The kids need to know what it’s like to just walk in the woods, wade in a stream, look at waterfalls or just hunt for agates on the north shore of Lake Superior.
The Arroyo Secco was a gully (wash, wild habitat) back then.
I’m sitting here laughing at Thomas’s reference to Tin Can beach. My Dad always talks about his trips to Tin can beach. Alas, that was before they finally cleaned it up.
I’m so glad that most of my life was spent on a ranch in Arizona, where I was outside more than in, camping, and hiking are just part of my life, like taking a shower or brushing my teeth….just there.
I’ll be taking my final year of law in the fall, and specializing in animal rights/and habitat…..I’ll be the guy fighting the assholes in court that want to kill that wolf that Jim is wrestling to fit with a transponder. I envy Jim.
Growing up in a crime-infested ghetto with parents that loved to stay home and whom were pycho protective about my safety, I stayed home all the time except for school, shopping with parents and going to the park on Sundays. My entire summers were spent looking out of the fifth story window watching the action out on Broadway isolated from everyone, even my family.

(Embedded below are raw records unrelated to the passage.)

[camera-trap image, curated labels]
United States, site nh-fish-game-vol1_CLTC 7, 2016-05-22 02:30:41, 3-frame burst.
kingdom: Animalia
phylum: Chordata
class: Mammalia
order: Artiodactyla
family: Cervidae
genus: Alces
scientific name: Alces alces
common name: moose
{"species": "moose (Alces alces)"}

Today, as I was driving near the Atlantic sea coast in New York City, also known as Brighton Beach/Coney Island I was struck by the beauty of the white clouds against a clear blue sky. I had a moment, a kind of relgious moment, that everything became clear to me. That dying didn’t matter. That being born was the greatest gift ever given to me. I started crying and sobbing. Tears of happiness, joy and gratefulness for a world that is staggering beautiful. A world that for whatever reason, God gave me the ability to understand. I took a walk on the boardwalk. So windy. Seagulls followed the powerful winds. One man fishing on the long pier and mussels clinging to the jetty against the mighty waves. Who created this miracle? Who gave me the world to enjoy? The answer can be known. Nature is the answer. Concrete blocks that answer.
Spent my playtime as a kid in a wooded buffer strip around the farmer’s field behind our house. Later I joined Boy Scouts (which didn’t do me any harm). Still a hiker and general outdoor enthusiast.